Aynı zamanda bu ayrıntılar, bağımsız sinemacıların yaratıcı çözümler üretmek zorunda kaldığı sistemsel sıkışmışlığı da gözler önüne seriyor. İşte bu nedenle film, aynı zamanda alternatif sinemanın verdiği direnişi de gözler önüne seriyor. Hollywood’un kalın duvarları, Wood gibi sınıfa giremeyenlerin çabalarını boşa çıkaracak kadar sert. Ancak Ed, asla pes etmiyor. Belki en iyi filmleri yapamıyor, ama en azından yapmak için her şeyi deniyor. Bu da onu başarısız bir yönetmen değil, azmin ve tutkunun sembolü hâline getiriyor. Hatta filmin sonlarına doğru gittiği bir barda, dönemin en büyük yönetmeni olan Orson Welles ile tanışıyor. Welles’e sinema hayatında başından geçenleri anlatıyor. Welles onun çabalarını takdir ediyor ve kendisinin geçtiği zorlu yolları anlatarak başarının bir adım gerisinde olduğunu söyleyerek onu cesaretlendiriyor. Welles’in sözlerinden cesaret alan Ed, sonunda tüm güçlükleri göğüsleyip Plan 9 From Outer Space filmini çekiyor.

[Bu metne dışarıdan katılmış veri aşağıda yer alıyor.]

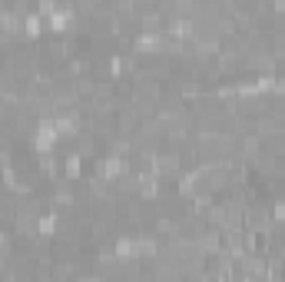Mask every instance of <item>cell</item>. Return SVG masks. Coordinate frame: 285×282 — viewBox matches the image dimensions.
<instances>
[{"instance_id":"cell-1","label":"cell","mask_w":285,"mask_h":282,"mask_svg":"<svg viewBox=\"0 0 285 282\" xmlns=\"http://www.w3.org/2000/svg\"><path fill=\"white\" fill-rule=\"evenodd\" d=\"M27 33H30V37H37V33H40V20H37V14L27 17Z\"/></svg>"}]
</instances>
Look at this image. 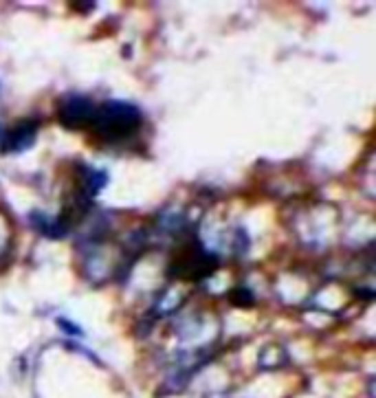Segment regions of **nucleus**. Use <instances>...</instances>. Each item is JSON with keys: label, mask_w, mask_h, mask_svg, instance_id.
Instances as JSON below:
<instances>
[{"label": "nucleus", "mask_w": 376, "mask_h": 398, "mask_svg": "<svg viewBox=\"0 0 376 398\" xmlns=\"http://www.w3.org/2000/svg\"><path fill=\"white\" fill-rule=\"evenodd\" d=\"M60 326H62L64 330H69V333H73V335H80V328H73V324L64 322V319H60Z\"/></svg>", "instance_id": "5"}, {"label": "nucleus", "mask_w": 376, "mask_h": 398, "mask_svg": "<svg viewBox=\"0 0 376 398\" xmlns=\"http://www.w3.org/2000/svg\"><path fill=\"white\" fill-rule=\"evenodd\" d=\"M95 106L88 102L86 97H66L60 110H58V119L60 124L66 128H91L95 121Z\"/></svg>", "instance_id": "2"}, {"label": "nucleus", "mask_w": 376, "mask_h": 398, "mask_svg": "<svg viewBox=\"0 0 376 398\" xmlns=\"http://www.w3.org/2000/svg\"><path fill=\"white\" fill-rule=\"evenodd\" d=\"M141 126L139 108L124 102H106L102 108L95 110L93 130L106 139H121L132 135Z\"/></svg>", "instance_id": "1"}, {"label": "nucleus", "mask_w": 376, "mask_h": 398, "mask_svg": "<svg viewBox=\"0 0 376 398\" xmlns=\"http://www.w3.org/2000/svg\"><path fill=\"white\" fill-rule=\"evenodd\" d=\"M229 302L236 304V306L247 308V306L253 304V293L249 289H234V291L229 293Z\"/></svg>", "instance_id": "4"}, {"label": "nucleus", "mask_w": 376, "mask_h": 398, "mask_svg": "<svg viewBox=\"0 0 376 398\" xmlns=\"http://www.w3.org/2000/svg\"><path fill=\"white\" fill-rule=\"evenodd\" d=\"M36 130L38 124L36 121H20L16 128H11L5 132V141H3V152H22L29 146H33L36 141Z\"/></svg>", "instance_id": "3"}]
</instances>
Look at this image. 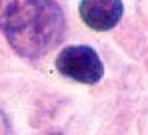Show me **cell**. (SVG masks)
<instances>
[{
  "label": "cell",
  "instance_id": "6da1fadb",
  "mask_svg": "<svg viewBox=\"0 0 148 135\" xmlns=\"http://www.w3.org/2000/svg\"><path fill=\"white\" fill-rule=\"evenodd\" d=\"M66 18L56 0H0V32L22 58H40L60 44Z\"/></svg>",
  "mask_w": 148,
  "mask_h": 135
},
{
  "label": "cell",
  "instance_id": "7a4b0ae2",
  "mask_svg": "<svg viewBox=\"0 0 148 135\" xmlns=\"http://www.w3.org/2000/svg\"><path fill=\"white\" fill-rule=\"evenodd\" d=\"M56 70L64 78L88 86L98 84L104 76L102 60L90 46H66L56 58Z\"/></svg>",
  "mask_w": 148,
  "mask_h": 135
},
{
  "label": "cell",
  "instance_id": "3957f363",
  "mask_svg": "<svg viewBox=\"0 0 148 135\" xmlns=\"http://www.w3.org/2000/svg\"><path fill=\"white\" fill-rule=\"evenodd\" d=\"M78 12L88 28L96 32H108L120 22L124 6L122 0H82Z\"/></svg>",
  "mask_w": 148,
  "mask_h": 135
}]
</instances>
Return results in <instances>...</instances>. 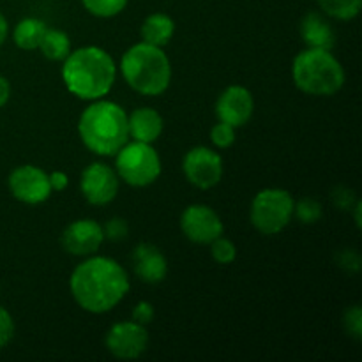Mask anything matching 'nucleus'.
Here are the masks:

Ed Wood, sinema tarihinin en kötü yönetmenleri arasında anılan bir adamı anlatırken aslında yaratıcılığın, inadın ve aşkın ne kadar güçlü olabileceğini de gösteriyor. Tim Burton’ın şefkati, Wood’un saçmalıklar içindeki sinematik evrenine derin bir saygıyla yaklaşıyor. Bu nedenle film, bir biyografi olduğu kadar, bir bağımsız sinemacının direniş manifestosu da. Evet, Edward D. Wood Jr., kötü filmler yaptı ama asla kötü niyetli bir sinemacı değildi. Çünkü o hiçbir zaman hayal kurmaktan vazgeçmedi. Maaşlı yönetmen olarak isim yapıp hatırı sayılır paralar kazanabilecekken, o hep hayalini kurduğu bilimkurgunun peşinden gitti. Ona kapıları kapatan yapımcıları bugün kimse hatırlamıyor, ama Edward D. Wood Jr.’ın filmi bile çekildi.